As you can see, only 2 inputs are required for the model in order to compute a loss: `input_ids` (which are the
`input_ids` of the encoded input sequence) and `labels` (which are the `input_ids` of the encoded
target sequence). The model will automatically create the `decoder_input_ids` based on the `labels`, by
shifting them one position to the right and prepending the `config.decoder_start_token_id`, which for T5 is
equal to 0 (i.e. the id of the pad token). Also note the task prefix: we prepend the input sequence with 'translate
English to German: ' before encoding it. This will help in improving the performance, as this task prefix was used
during T5's pre-training.
In addition, we must make sure that padding token id's of the `labels` are not taken into account by the loss
function. In PyTorch and Tensorflow, this can be done by replacing them with -100, which is the `ignore_index`
of the `CrossEntropyLoss`. In Flax, one can use the `decoder_attention_mask` to ignore padded tokens from
the loss (see the [Flax summarization script](https://github.com/huggingface/transformers/tree/main/examples/flax/summarization) for details). We also pass
`attention_mask` as additional input to the model, which makes sure that padding tokens of the inputs are
ignored. The code example below illustrates all of this.

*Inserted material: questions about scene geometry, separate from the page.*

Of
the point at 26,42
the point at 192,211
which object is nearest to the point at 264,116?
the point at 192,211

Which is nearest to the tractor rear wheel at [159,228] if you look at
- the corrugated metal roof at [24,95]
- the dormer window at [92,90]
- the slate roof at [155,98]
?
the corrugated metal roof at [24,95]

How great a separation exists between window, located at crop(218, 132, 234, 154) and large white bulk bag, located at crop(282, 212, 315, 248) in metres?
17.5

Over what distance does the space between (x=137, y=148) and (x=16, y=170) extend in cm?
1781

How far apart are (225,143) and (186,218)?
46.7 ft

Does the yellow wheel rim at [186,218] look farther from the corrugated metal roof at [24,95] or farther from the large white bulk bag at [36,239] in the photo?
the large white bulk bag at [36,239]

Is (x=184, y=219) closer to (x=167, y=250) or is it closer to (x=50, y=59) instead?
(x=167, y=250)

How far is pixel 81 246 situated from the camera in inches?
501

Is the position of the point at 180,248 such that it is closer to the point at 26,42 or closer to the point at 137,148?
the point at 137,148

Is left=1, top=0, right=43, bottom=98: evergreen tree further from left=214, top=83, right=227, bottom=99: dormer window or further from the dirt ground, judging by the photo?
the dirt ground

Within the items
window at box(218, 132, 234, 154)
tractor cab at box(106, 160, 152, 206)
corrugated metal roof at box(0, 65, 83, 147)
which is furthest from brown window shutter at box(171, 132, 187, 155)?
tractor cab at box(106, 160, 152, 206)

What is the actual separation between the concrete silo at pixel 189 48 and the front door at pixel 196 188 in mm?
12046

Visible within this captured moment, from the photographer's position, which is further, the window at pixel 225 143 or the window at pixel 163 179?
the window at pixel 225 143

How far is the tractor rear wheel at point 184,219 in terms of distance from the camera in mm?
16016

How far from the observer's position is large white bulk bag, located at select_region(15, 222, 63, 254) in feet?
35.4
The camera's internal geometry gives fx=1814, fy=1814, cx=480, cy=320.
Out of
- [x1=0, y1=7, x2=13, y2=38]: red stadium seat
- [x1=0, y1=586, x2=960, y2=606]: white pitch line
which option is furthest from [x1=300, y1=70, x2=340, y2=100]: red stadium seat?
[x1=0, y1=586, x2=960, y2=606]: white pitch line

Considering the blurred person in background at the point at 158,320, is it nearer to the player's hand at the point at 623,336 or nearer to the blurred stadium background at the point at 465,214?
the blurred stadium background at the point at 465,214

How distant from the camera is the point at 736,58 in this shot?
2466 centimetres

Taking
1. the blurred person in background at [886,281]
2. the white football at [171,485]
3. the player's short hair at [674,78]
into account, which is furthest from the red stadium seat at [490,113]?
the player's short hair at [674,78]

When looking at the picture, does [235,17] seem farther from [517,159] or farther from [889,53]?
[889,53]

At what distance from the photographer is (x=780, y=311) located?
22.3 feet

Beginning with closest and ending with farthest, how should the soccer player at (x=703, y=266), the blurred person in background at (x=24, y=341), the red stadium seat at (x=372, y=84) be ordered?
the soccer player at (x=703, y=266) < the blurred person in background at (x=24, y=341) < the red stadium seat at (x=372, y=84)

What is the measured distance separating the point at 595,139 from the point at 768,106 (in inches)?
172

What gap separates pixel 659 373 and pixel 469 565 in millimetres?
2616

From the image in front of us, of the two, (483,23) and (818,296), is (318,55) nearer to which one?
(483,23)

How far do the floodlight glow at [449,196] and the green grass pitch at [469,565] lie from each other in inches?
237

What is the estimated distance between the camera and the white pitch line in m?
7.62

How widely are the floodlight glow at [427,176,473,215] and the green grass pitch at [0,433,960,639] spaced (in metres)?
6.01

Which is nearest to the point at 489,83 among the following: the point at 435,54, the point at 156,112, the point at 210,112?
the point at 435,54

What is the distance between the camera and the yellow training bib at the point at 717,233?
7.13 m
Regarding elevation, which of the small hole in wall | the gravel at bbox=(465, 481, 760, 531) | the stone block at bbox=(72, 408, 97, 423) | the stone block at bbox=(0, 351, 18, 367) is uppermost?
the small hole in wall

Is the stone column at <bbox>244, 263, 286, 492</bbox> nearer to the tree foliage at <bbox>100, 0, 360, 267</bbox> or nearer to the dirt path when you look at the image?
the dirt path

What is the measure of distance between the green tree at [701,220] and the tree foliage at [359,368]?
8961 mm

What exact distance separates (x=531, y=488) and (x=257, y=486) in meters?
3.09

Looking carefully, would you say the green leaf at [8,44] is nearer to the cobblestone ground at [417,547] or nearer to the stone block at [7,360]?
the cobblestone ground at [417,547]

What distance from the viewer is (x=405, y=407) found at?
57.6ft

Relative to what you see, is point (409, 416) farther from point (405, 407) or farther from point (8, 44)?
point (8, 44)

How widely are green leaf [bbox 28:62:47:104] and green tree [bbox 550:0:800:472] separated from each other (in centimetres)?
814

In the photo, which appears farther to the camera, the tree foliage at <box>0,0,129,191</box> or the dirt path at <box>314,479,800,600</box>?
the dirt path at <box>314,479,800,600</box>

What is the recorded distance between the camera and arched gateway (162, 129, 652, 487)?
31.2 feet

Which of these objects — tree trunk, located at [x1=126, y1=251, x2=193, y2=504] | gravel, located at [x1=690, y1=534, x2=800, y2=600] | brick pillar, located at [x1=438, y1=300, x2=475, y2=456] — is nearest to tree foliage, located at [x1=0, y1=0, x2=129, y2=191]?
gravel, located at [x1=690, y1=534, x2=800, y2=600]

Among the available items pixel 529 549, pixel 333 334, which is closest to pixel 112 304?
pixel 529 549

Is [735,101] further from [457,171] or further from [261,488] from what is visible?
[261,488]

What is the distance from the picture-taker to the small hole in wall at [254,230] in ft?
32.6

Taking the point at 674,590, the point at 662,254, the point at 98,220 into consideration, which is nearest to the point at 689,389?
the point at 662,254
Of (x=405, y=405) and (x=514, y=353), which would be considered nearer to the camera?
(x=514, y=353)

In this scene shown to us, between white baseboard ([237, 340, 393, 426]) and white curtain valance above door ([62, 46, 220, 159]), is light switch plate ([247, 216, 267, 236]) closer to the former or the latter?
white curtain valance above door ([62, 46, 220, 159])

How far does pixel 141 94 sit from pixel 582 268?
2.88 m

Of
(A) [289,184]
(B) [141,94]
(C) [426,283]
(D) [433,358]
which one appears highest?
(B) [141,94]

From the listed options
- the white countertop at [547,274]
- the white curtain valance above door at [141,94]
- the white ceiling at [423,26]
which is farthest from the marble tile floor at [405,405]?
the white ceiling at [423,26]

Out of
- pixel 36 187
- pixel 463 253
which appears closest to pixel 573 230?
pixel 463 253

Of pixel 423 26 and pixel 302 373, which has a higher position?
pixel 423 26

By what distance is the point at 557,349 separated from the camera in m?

However, the example above only shows a single training example. In practice, one trains deep learning models in
batches. This entails that we must pad/truncate examples to the same length. For encoder-decoder models, one
typically defines a `max_source_length` and `max_target_length`, which determine the maximum length of the
input and output sequences respectively (otherwise they are truncated). These should be carefully set depending on
the task.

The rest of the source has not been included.